I must confess that Goodbye, Mr. Chips moved me to tears. But I must also confess that I attended the Leys School in Cambridge, the subject of Hilton's novel, and that I was one of those new boys who at the start of every Michaelmas term tramped up Trumpington Road to have tea with the kindly old retired master who was the model for Chips. So I may not be an unbiased judge.
He was mentored by Jacques Barzun, Dwight Macdonald, and Robert Brustein. On the dust jacket of Simon's 1971 collection Movies Into Film is this blurb from Macdonald: "John Simon is still our best film critic. He's literate, readable and scrupulously toughminded in his judgements."

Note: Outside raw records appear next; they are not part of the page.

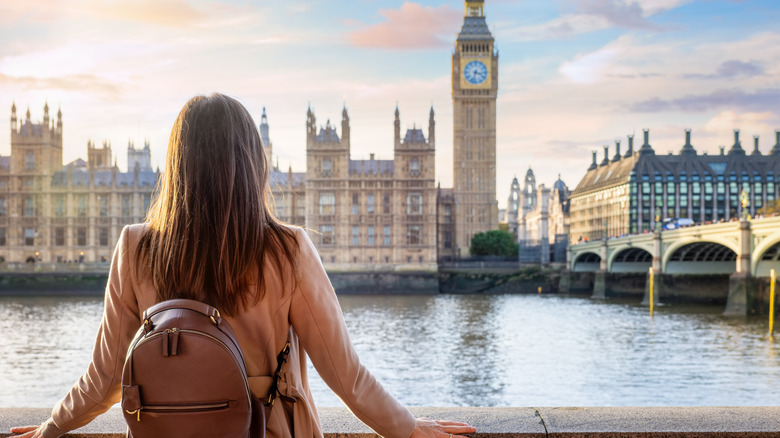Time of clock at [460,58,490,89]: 3:32
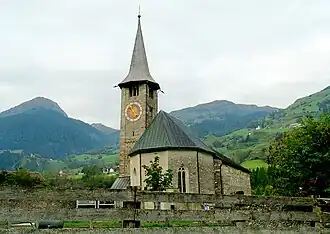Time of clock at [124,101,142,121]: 4:52
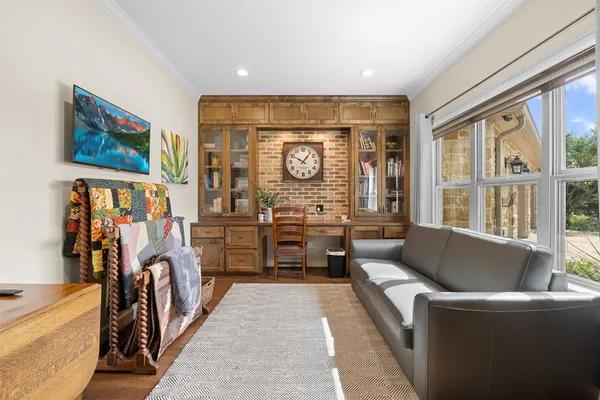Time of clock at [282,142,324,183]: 10:06
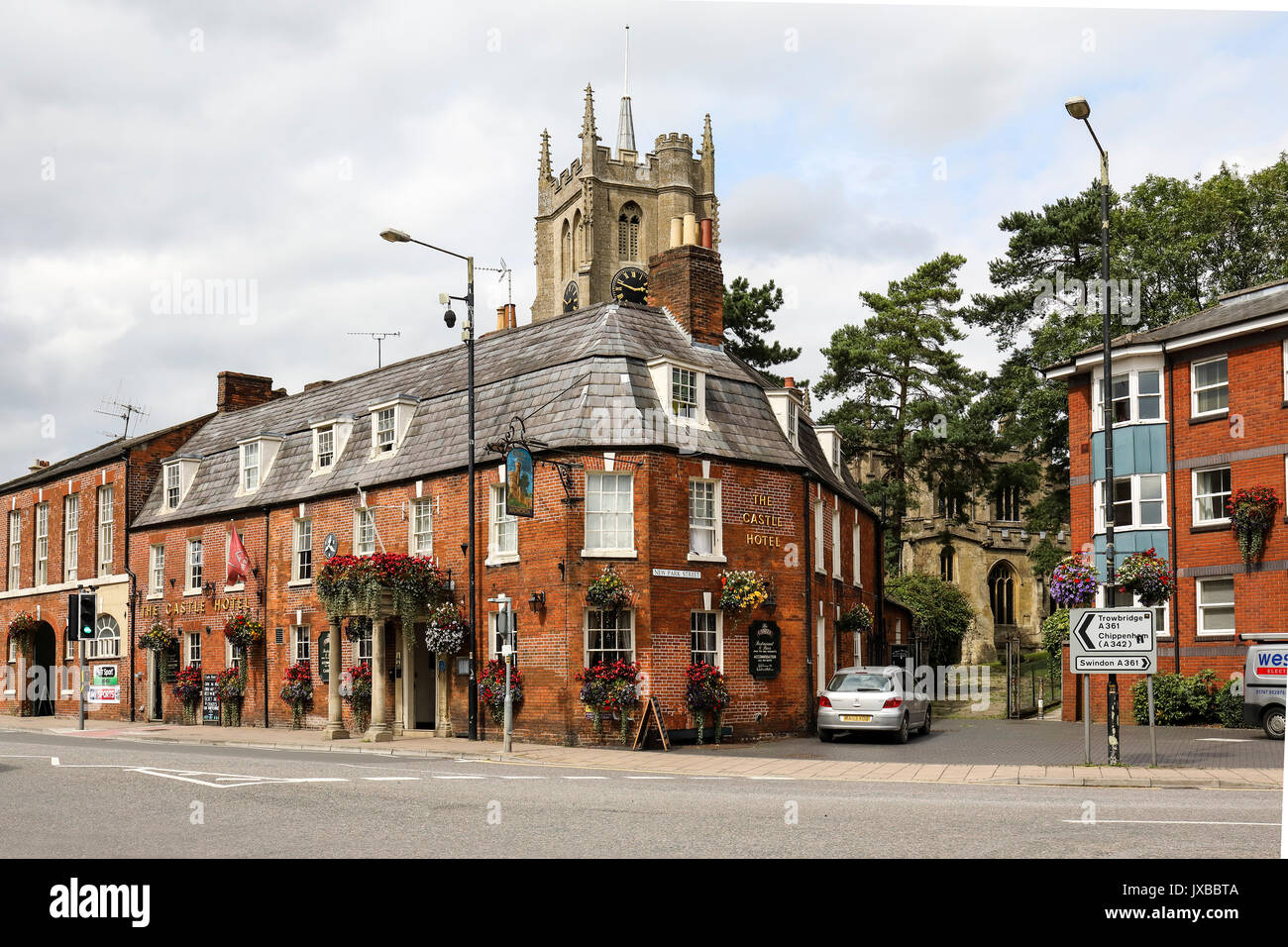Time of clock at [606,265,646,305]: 2:48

Quite by accident, Simon was my introduction to contemporary film criticism. (James Agee was the first real film critic I encountered, but he died exactly three years before I was born.) Compared to his colleagues whom I was reading with equal avidity (both of whom - Vernon Young and Stanley Kauffmann - he singled out for praise), he was more exacting, less compromising, and his writing, though grammatically perfect (he frequently savaged other critics for their grammatical and syntactical gaffes), was inelegant and preoccupied with sometimes arcane puns. His fluency in several languages often saw him performing the invaluable - though thankless - task of correcting the dreadful subtitles of the many foreign-language films available on American screens.
I sometimes disagreed with him, but I found him, more often than any other critic I was reading in the '70s and '80s, to be right in his judgements. Whether or not I was right only posterity can prove. With John Simon's passing, what some called the Heroic Age of American film criticism has come to a close.